*Exercise prompt:* Set out the rows below as a numbered list, one line per item, with blank lines dropped. Leave the pictures out.

═══ Recorded data ═══

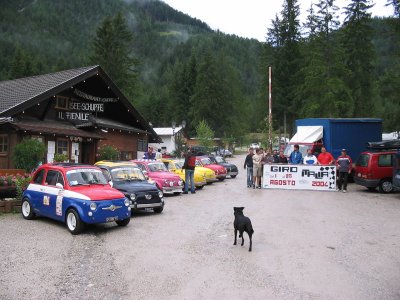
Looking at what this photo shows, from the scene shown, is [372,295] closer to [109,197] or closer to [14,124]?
[109,197]

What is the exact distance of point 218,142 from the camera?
71.7m

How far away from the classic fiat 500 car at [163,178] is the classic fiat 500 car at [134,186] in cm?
289

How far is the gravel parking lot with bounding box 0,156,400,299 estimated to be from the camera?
583 centimetres

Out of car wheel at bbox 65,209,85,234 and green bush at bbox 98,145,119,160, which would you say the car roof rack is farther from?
green bush at bbox 98,145,119,160

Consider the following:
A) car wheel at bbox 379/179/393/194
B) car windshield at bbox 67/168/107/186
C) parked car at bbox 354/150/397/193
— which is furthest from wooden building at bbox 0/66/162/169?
car wheel at bbox 379/179/393/194

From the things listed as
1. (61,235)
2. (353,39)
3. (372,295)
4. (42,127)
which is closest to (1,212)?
(61,235)

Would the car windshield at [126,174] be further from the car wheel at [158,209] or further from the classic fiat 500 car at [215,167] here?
the classic fiat 500 car at [215,167]

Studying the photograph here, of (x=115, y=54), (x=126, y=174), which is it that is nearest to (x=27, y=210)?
(x=126, y=174)

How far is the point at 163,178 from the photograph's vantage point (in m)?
16.8

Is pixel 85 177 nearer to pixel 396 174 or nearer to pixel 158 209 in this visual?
pixel 158 209

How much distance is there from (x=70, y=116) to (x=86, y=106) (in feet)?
4.44

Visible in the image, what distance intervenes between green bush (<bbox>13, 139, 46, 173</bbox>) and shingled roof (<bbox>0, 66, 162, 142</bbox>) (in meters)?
2.28

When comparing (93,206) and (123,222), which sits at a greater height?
(93,206)

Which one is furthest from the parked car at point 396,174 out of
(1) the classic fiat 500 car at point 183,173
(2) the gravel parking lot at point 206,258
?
(1) the classic fiat 500 car at point 183,173
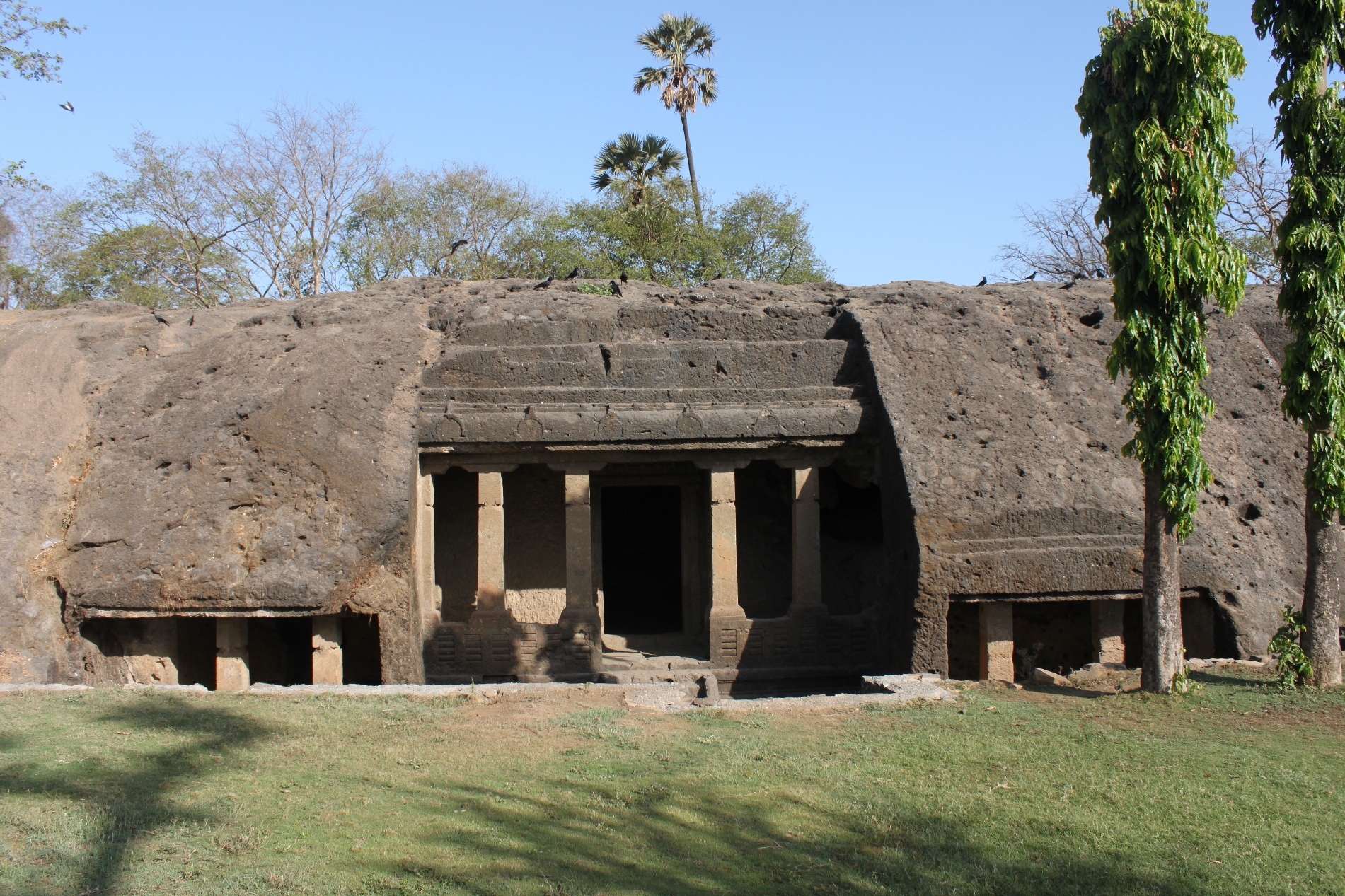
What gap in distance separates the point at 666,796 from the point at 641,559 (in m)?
10.0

═══

*Answer:*
1. Looking at what this photo shows, from the scene shown, is [372,295] closer to [109,197] or closer to [14,124]?
2. [109,197]
3. What is the exact distance of point 218,142 from the camera?
4. 71.7m
5. How far away from the classic fiat 500 car at [163,178] is the classic fiat 500 car at [134,186] in cm?
6. 289
7. How far is the gravel parking lot with bounding box 0,156,400,299 estimated to be from the camera?
8. 583 centimetres
9. Out of car wheel at bbox 65,209,85,234 and green bush at bbox 98,145,119,160, which would you say the car roof rack is farther from?
10. green bush at bbox 98,145,119,160
11. Consider the following:
12. A) car wheel at bbox 379/179/393/194
13. B) car windshield at bbox 67/168/107/186
14. C) parked car at bbox 354/150/397/193
15. — which is furthest from wooden building at bbox 0/66/162/169?
16. car wheel at bbox 379/179/393/194
17. From the things listed as
18. 1. (61,235)
19. 2. (353,39)
20. 3. (372,295)
21. 4. (42,127)
22. which is closest to (1,212)?
23. (61,235)
24. Would the car windshield at [126,174] be further from the car wheel at [158,209] or further from the classic fiat 500 car at [215,167] here?
25. the classic fiat 500 car at [215,167]
26. Studying the photograph here, of (x=115, y=54), (x=126, y=174), which is it that is nearest to (x=27, y=210)?
27. (x=126, y=174)
28. How far is the point at 163,178 from the photograph's vantage point (in m)?
29. 16.8
30. Is pixel 85 177 nearer to pixel 396 174 or nearer to pixel 158 209 in this visual?
31. pixel 158 209
32. How much distance is there from (x=70, y=116) to (x=86, y=106) (in feet)?
33. 4.44
34. Visible in the image, what distance intervenes between green bush (<bbox>13, 139, 46, 173</bbox>) and shingled roof (<bbox>0, 66, 162, 142</bbox>) (in meters)?
35. 2.28
36. When comparing (93,206) and (123,222), which sits at a greater height?
37. (93,206)
38. Which one is furthest from the parked car at point 396,174 out of
39. (1) the classic fiat 500 car at point 183,173
40. (2) the gravel parking lot at point 206,258
41. ?
42. (1) the classic fiat 500 car at point 183,173
43. What gap in distance separates the point at 666,796 from the point at 641,559 (in m)?
44. 10.0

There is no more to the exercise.